DIRECTIONS: Copy nothing before the line that contains "Between point 226,182"; from there, transcribe each line exactly through the end of the material, omitting pictures.

▼

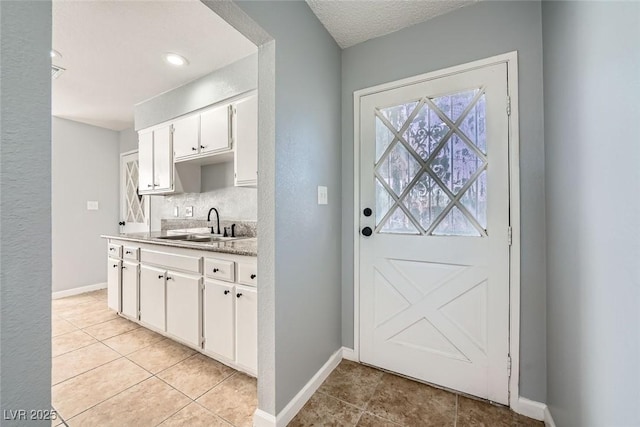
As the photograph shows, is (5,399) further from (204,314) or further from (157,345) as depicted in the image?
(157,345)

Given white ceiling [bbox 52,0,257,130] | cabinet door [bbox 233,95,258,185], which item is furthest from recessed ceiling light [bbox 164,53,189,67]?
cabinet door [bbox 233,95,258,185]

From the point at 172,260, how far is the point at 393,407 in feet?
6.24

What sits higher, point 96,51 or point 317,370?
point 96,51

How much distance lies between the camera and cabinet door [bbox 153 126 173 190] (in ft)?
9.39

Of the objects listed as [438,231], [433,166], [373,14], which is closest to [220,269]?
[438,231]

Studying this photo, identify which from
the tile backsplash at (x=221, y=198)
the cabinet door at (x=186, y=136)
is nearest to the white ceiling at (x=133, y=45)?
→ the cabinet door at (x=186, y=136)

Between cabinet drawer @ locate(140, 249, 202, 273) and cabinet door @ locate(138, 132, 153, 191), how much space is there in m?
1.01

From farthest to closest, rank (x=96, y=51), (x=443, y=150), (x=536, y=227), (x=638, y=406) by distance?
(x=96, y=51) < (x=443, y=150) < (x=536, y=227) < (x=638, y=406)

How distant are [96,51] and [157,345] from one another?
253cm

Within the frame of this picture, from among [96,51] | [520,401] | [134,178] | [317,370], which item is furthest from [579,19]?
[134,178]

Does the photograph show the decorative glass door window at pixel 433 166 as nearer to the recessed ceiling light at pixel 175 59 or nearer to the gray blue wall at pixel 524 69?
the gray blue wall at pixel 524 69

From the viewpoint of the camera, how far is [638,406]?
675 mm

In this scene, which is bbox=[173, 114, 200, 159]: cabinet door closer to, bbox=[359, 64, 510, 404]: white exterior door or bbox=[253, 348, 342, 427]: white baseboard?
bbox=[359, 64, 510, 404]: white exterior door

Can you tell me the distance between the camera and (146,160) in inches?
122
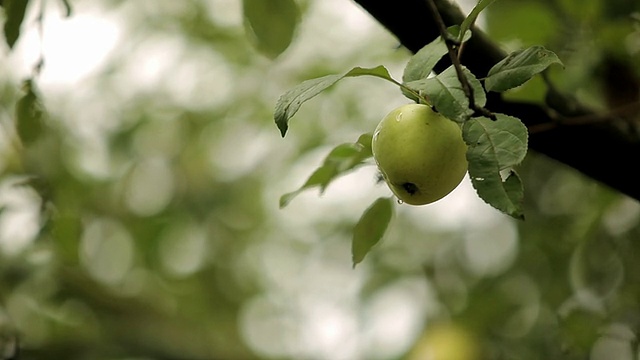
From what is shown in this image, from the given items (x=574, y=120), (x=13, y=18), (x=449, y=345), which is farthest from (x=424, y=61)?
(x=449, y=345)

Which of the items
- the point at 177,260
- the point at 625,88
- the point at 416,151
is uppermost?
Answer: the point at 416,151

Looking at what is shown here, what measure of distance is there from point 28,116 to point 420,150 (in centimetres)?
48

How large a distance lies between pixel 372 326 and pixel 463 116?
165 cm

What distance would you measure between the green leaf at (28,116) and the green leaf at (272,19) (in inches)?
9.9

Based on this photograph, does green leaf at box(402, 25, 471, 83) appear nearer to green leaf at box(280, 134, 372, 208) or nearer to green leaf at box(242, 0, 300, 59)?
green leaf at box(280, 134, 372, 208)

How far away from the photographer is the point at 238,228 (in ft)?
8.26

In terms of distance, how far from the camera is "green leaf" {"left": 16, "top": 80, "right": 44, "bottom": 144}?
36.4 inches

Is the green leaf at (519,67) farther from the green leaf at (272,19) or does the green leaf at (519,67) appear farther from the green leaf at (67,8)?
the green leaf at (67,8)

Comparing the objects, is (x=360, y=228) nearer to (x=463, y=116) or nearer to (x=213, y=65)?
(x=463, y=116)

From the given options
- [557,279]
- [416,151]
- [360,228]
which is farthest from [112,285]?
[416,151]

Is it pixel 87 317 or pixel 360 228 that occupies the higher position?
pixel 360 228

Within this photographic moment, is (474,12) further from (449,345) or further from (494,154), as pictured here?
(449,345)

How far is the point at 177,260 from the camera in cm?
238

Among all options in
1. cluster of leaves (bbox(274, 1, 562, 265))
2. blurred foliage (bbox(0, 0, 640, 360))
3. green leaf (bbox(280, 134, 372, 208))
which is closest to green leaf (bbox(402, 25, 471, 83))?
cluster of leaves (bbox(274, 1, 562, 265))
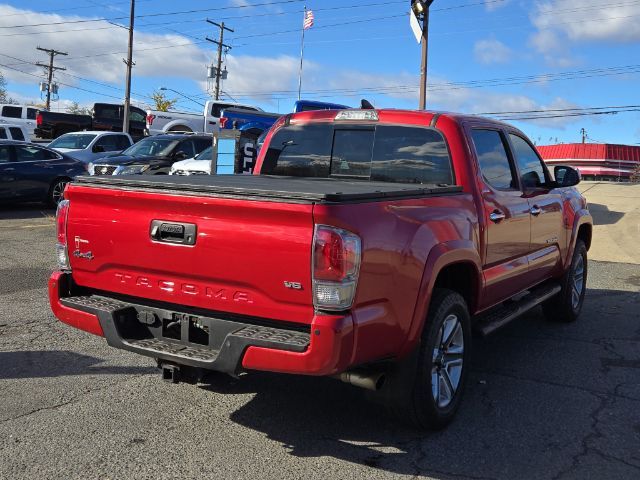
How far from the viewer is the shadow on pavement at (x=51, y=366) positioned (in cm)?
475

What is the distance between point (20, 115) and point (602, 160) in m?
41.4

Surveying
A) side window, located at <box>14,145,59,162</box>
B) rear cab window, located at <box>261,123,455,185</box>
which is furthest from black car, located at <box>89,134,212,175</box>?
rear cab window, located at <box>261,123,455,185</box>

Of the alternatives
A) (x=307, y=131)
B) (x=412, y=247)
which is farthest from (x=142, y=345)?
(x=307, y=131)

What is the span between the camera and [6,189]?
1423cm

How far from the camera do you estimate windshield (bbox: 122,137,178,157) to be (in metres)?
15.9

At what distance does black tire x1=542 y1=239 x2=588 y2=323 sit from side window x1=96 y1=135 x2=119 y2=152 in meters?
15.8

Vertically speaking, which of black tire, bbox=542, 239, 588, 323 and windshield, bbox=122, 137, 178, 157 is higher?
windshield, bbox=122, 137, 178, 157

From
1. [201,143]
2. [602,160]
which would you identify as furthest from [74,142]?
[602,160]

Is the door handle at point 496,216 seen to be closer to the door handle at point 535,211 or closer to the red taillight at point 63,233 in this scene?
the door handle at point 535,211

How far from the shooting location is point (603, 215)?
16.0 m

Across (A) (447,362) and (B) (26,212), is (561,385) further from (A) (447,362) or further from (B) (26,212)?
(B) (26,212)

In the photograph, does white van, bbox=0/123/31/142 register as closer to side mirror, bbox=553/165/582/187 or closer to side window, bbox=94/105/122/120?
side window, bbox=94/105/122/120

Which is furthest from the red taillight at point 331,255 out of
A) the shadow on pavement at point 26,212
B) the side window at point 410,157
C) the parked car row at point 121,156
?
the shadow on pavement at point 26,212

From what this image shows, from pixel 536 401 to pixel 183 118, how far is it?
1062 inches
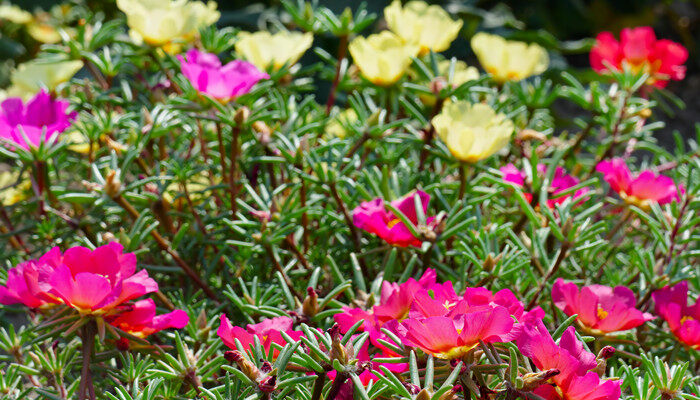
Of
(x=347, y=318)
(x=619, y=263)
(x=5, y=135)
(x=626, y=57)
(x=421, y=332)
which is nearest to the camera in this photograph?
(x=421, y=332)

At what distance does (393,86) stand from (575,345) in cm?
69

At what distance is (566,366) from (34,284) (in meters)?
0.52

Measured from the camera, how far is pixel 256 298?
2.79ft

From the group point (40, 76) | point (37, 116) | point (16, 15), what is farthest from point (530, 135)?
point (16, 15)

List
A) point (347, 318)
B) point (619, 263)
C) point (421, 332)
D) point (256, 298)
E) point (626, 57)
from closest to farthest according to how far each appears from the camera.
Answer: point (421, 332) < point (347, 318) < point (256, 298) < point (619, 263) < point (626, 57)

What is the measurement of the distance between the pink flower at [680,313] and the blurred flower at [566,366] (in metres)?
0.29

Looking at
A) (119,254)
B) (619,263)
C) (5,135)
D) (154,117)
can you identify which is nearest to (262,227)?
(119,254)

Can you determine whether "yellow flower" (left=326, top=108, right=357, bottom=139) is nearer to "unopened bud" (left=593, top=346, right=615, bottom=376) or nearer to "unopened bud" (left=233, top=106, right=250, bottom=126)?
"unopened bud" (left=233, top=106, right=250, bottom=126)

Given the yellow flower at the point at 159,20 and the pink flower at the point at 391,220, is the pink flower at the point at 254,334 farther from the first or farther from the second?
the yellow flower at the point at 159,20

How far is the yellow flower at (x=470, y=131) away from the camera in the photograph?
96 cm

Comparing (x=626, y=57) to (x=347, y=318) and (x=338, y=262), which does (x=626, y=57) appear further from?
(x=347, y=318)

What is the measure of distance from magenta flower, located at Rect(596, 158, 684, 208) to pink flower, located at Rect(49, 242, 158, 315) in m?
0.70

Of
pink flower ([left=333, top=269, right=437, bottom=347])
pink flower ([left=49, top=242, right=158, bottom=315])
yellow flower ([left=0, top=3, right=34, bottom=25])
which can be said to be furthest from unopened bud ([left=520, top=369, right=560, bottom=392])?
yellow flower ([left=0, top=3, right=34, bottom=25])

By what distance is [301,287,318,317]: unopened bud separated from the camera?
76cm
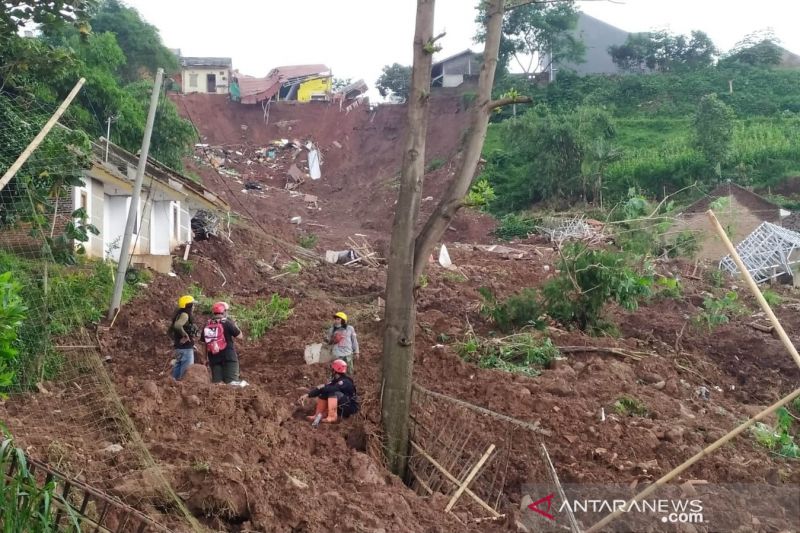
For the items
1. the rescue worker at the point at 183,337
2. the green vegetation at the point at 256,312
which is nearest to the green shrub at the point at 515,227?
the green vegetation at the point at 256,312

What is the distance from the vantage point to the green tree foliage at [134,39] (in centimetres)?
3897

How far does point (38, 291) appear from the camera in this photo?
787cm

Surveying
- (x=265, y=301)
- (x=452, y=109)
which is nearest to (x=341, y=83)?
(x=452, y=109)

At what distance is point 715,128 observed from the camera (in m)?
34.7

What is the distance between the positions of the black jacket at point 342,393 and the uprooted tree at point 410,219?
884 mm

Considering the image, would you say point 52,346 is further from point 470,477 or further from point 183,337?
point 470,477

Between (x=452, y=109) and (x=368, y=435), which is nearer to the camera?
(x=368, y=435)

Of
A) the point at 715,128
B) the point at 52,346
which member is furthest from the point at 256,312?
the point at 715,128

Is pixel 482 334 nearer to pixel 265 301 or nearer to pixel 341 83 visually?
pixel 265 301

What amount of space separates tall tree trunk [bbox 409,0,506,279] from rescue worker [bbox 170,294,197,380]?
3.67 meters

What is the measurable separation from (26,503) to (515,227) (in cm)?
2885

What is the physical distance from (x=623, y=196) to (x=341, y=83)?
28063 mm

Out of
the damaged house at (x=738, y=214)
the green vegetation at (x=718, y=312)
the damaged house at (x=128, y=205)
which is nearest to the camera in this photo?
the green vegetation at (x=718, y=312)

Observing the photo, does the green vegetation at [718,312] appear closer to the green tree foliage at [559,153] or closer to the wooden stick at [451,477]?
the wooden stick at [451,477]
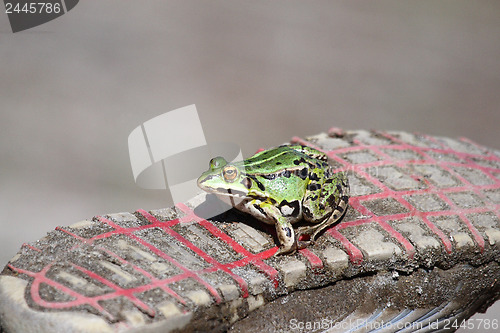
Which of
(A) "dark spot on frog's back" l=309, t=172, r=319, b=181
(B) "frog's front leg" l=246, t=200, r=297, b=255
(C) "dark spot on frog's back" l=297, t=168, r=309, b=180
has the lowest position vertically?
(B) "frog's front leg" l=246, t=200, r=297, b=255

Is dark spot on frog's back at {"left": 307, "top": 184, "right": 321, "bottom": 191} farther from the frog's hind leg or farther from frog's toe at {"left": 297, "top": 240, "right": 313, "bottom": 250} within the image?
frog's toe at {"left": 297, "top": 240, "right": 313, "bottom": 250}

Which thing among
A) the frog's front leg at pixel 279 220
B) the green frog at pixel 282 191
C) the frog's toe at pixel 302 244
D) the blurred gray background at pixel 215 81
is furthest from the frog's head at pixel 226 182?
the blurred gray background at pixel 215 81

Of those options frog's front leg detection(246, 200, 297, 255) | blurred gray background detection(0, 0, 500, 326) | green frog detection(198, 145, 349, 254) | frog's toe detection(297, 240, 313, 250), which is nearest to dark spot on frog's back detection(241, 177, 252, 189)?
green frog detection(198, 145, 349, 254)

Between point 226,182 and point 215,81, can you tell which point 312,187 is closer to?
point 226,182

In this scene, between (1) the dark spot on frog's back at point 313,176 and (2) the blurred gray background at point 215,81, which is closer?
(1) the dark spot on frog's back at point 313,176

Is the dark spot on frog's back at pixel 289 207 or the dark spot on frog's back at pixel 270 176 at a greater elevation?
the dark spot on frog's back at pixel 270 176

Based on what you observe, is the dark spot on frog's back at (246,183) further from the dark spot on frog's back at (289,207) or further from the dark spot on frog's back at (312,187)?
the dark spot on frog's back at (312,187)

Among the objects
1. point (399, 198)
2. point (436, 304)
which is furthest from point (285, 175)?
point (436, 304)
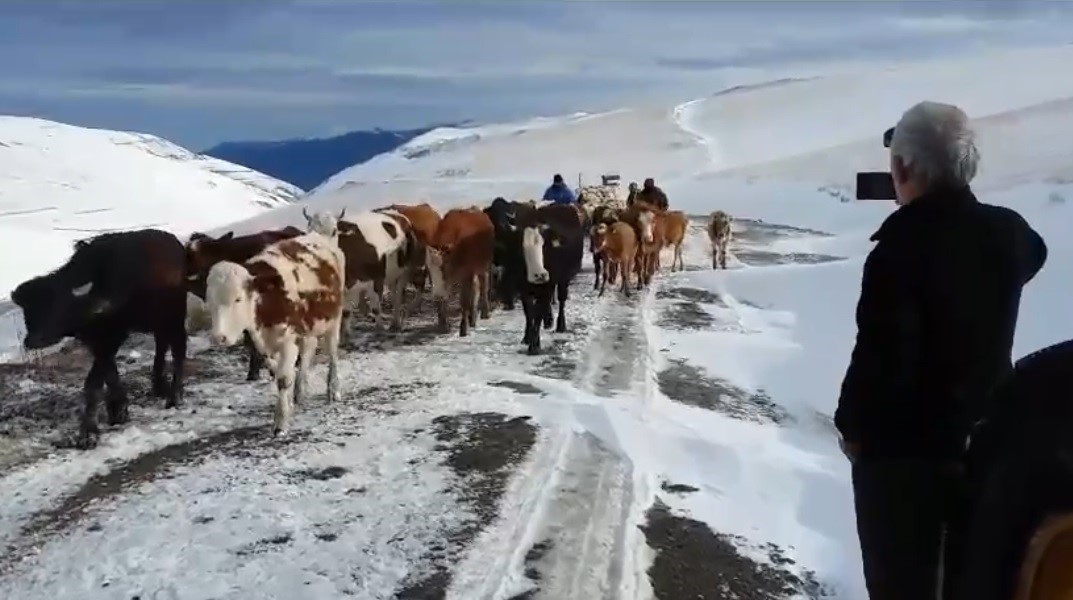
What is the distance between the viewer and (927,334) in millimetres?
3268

▲

ANSWER BELOW:
Between point 226,182 and point 215,81, can you tell which point 312,187 is closer to?
point 226,182

In this scene, between (1) the dark spot on frog's back at point 313,176 and (2) the blurred gray background at point 215,81, which is closer?
(1) the dark spot on frog's back at point 313,176

Is the dark spot on frog's back at pixel 289 207 or the dark spot on frog's back at pixel 270 176 at a greater elevation?
the dark spot on frog's back at pixel 270 176

Based on what you observe, is the dark spot on frog's back at (246,183) further from the dark spot on frog's back at (289,207) or further from the dark spot on frog's back at (312,187)?
the dark spot on frog's back at (312,187)

Among the objects
1. point (399, 198)
2. point (436, 304)
which is furthest from point (285, 175)?
point (436, 304)
What is the distance between the viewer and (927,334) in millimetres?
3268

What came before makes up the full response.